Striving for high resolution you propably have chosen very thin ice, which often exacerbates the situation.
I second Oli, screen a few detergents and see what works.

I had similar problems with a small protein, 2D looked great but I couldn’t get any good 3D reconstruction, detergents solved the problem.

from this huge dataset, you could also try 2D classification with/without alignment AFTER the 3D, and manually “remove” lower resolution particles which adopt the same view as higher-resolution counterparts, if they’re in the preferred orientation view.
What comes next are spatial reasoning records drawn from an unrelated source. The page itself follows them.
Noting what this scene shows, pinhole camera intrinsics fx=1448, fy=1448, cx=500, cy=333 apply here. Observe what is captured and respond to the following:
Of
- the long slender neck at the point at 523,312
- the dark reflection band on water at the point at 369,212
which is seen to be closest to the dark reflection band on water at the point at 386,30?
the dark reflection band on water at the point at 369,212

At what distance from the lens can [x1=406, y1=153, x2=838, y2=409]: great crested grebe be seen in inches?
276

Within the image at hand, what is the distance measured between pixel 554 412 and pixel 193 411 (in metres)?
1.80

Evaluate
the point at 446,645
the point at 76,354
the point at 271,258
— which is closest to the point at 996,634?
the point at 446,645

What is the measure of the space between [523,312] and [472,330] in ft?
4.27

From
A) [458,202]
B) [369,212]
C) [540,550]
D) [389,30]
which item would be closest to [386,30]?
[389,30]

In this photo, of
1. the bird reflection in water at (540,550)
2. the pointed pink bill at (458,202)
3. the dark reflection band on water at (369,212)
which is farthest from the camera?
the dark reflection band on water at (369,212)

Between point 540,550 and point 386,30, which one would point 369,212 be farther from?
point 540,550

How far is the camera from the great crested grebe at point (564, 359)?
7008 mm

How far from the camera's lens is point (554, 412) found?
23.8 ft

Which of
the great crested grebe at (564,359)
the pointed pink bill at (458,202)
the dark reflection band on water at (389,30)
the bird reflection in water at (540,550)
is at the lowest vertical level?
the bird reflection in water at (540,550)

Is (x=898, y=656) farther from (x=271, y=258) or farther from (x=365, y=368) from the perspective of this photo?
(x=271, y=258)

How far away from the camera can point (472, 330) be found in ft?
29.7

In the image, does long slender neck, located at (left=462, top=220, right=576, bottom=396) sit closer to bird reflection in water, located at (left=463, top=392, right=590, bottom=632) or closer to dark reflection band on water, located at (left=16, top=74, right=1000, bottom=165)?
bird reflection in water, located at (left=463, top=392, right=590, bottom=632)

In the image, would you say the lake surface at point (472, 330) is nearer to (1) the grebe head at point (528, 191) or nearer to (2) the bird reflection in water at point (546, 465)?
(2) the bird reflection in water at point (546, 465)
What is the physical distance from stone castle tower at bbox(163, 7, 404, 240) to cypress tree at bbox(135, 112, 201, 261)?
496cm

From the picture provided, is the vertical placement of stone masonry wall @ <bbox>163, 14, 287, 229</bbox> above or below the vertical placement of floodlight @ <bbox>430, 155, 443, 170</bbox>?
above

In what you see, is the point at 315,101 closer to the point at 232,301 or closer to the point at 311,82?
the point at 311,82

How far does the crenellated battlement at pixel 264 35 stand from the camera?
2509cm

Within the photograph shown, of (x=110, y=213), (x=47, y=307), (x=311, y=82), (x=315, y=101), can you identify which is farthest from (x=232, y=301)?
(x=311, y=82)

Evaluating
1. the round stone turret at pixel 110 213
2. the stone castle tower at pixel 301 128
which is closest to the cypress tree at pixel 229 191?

This way you can 1) keep high res data 2) remove excess of the preferred view 3) keep all views which are not overrepresented.

but I echo the others, better data will simplify life and be a fast-track to a good structure.

Yes, I collected images in very thin ice squares. Thanks for suggestions!

Is your protein soluble or membrane protein? What kinds of detergent did you use? Hope I can also get a high resolution 3D map with detergent.

Hi, thanks for reply! How to run 2D classification without alignment? Is it turning off Force over poses/shifts? I had tried to randomly remove excess particles in the most preferred angles, but it didn’t help.